課題の内容 =
(A) 次の(i)〜(iii)が映画紹介文の内容と合っているかを、それぞれ「はい」か「いいえ」で答えなさい。判断の根拠となる本文の語句をそのまま引用すること。
(i) この映画の監督は原田隆司である。
(ii) 広瀬が最初に訪れたのは沖縄の道場である。
(iii) 修学旅行中の小学生は、空手をやっていると答えた。
(B) 映画紹介文のうち「1973年12月に」で始まる段落を、主な事実を残して箇条書きに書き改めなさい。

出典の文章 =
ということで、2015年の第一弾となりました当ブログでは「武道ドキュメント 拳豪の祭典」
を紹介します。
1973年12月に「燃えよドラゴン」が公開され、カラテブームに火が着き日本、いや世界中が
カラテ、カンフーに湧き踊りました。
この映画は1974年9月、一連のカラテ映画とは一線を画しドキュメントという形で空手を始めとする
武道について描かれています。

監督は原田隆司。企画は鈴木正文館長。音楽は津島利章。ナレーターは小松方正。

祭典
「武道ドキュメント 拳豪の祭典」

「現代は武道ブームであるという、このブームは何処から来ているのか。」

日本各地に残されている武道の伝統を、俳優:広瀬義宣が歩く。

「日本列島は高度成長が生み出した歪に荒れ果て、そこに住む人々は前途を見失って無気力に
明け暮れる現代。若者たちは、ようやく生身の人間の力を見直し始めた。
そして、武道の素晴らしさをあらためて噛み締めているのである。」
「我々の先祖たちが人間の極限の力を求めて生み育ててきた数々の武術、今もなお全国各地に
残されているその伝統を、これから広瀬君とともに訪ねてみよう。」

まず最初に広瀬が訪れたのが京都・日本正武館の道場

沖縄直伝剛柔流。

その道場の大きさに広瀬は驚く。

道場内では鈴木正文館長が剣の攻撃に対する技を指導している。

日本刀対空手の演武。

瓦割り、四方板割りの演武が行われる。

そして鈴木館長による貫手での板割り。

果物ナイフに紙を置きそこへ竹を吊るす。それを木刀で割るという技を
披露する鈴木館長。
裂帛の気合とともに木刀を振りおろし、見事に竹は割れ紙は切れていない。

鈴木館長による「転掌」。

「空手が本土に渡って半世紀、跳ぶ、突く、蹴る、この空手の源流は・・・」

次に広瀬は空手の源流を求めて、沖縄へ向かう。

琉球古武道保存振興会による数々の演武。

棒術とサイ。
鉄甲。
トンファー。

信武館館長 範士 赤嶺栄亮による鎌の術。

松林流
興道館館長 範士 長嶺将真による王冠の形。

沖縄へ修学旅行の小学生にインタビュー。

スタッフ「空手って知ってるでしょ?」
小学生「知ってる。」
スタッフ「君はやってる?」
小学生「やってない。」

掲載項目 =
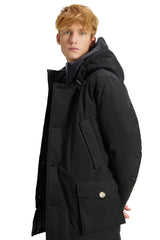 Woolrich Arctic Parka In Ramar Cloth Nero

---

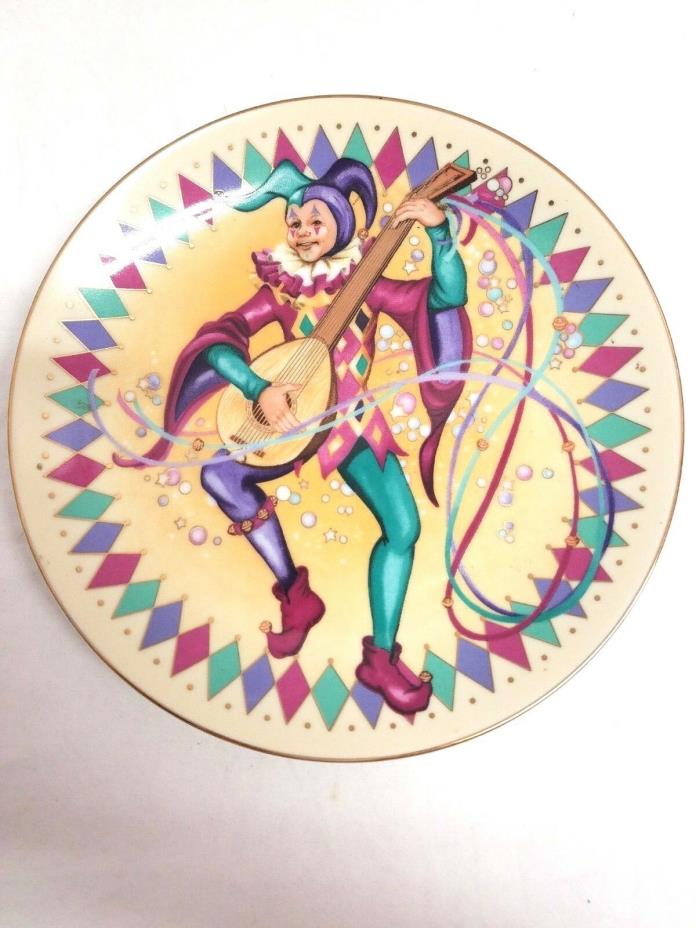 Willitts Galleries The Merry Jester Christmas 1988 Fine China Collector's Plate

* * *

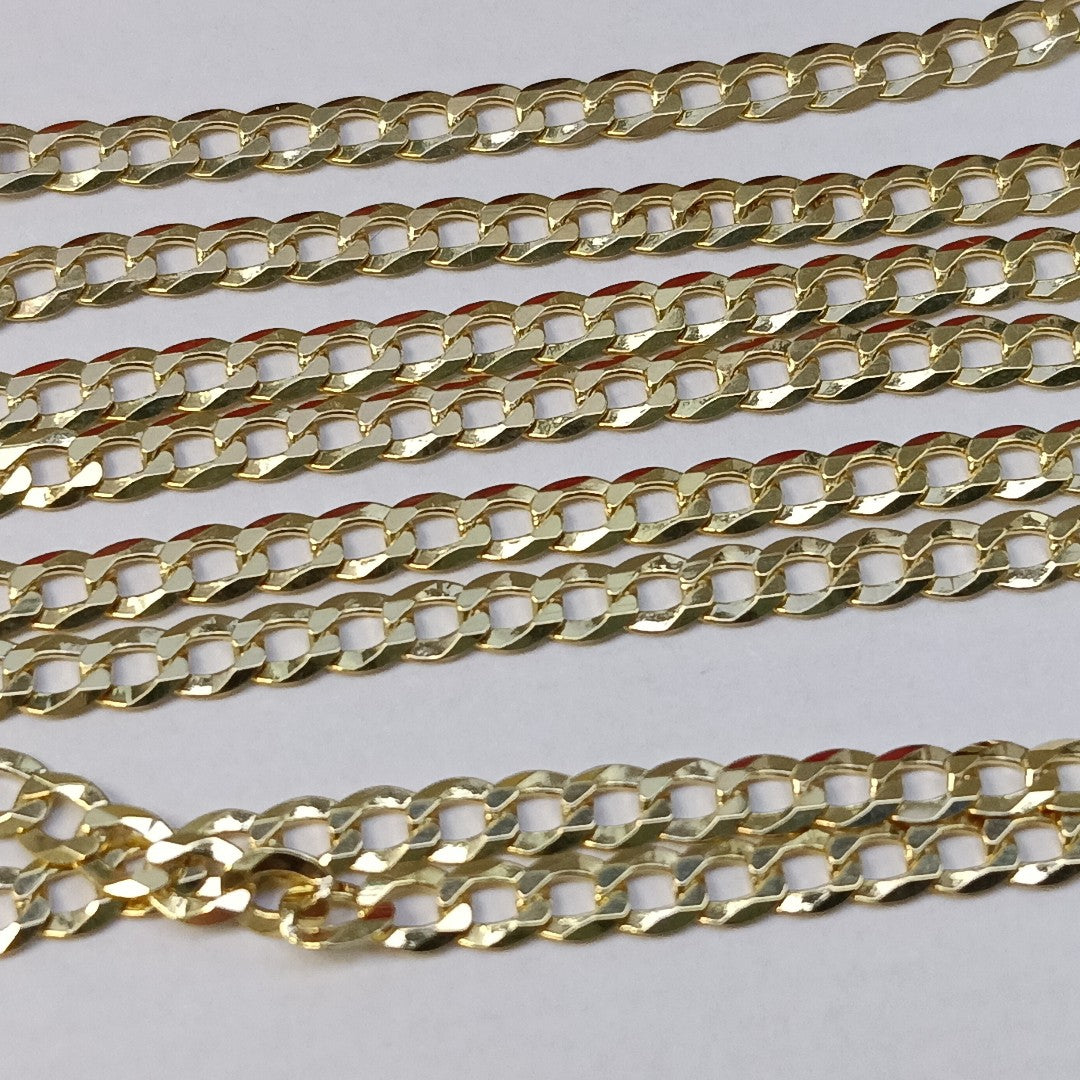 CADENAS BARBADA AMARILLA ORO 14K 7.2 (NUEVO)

課題別の解答 =
(A)
(i) はい。「監督は原田隆司。」
(ii) いいえ。「まず最初に広瀬が訪れたのが京都・日本正武館の道場」
(iii) いいえ。「やってない。」

(B)
・1973年12月に「燃えよドラゴン」が公開された。
・これをきっかけにカラテブームが起こり、日本だけでなく世界中がカラテやカンフーに沸いた。
・この映画(1974年9月)は、一連のカラテ映画とは一線を画している。
・ドキュメントという形で、空手をはじめとする武道を描いている。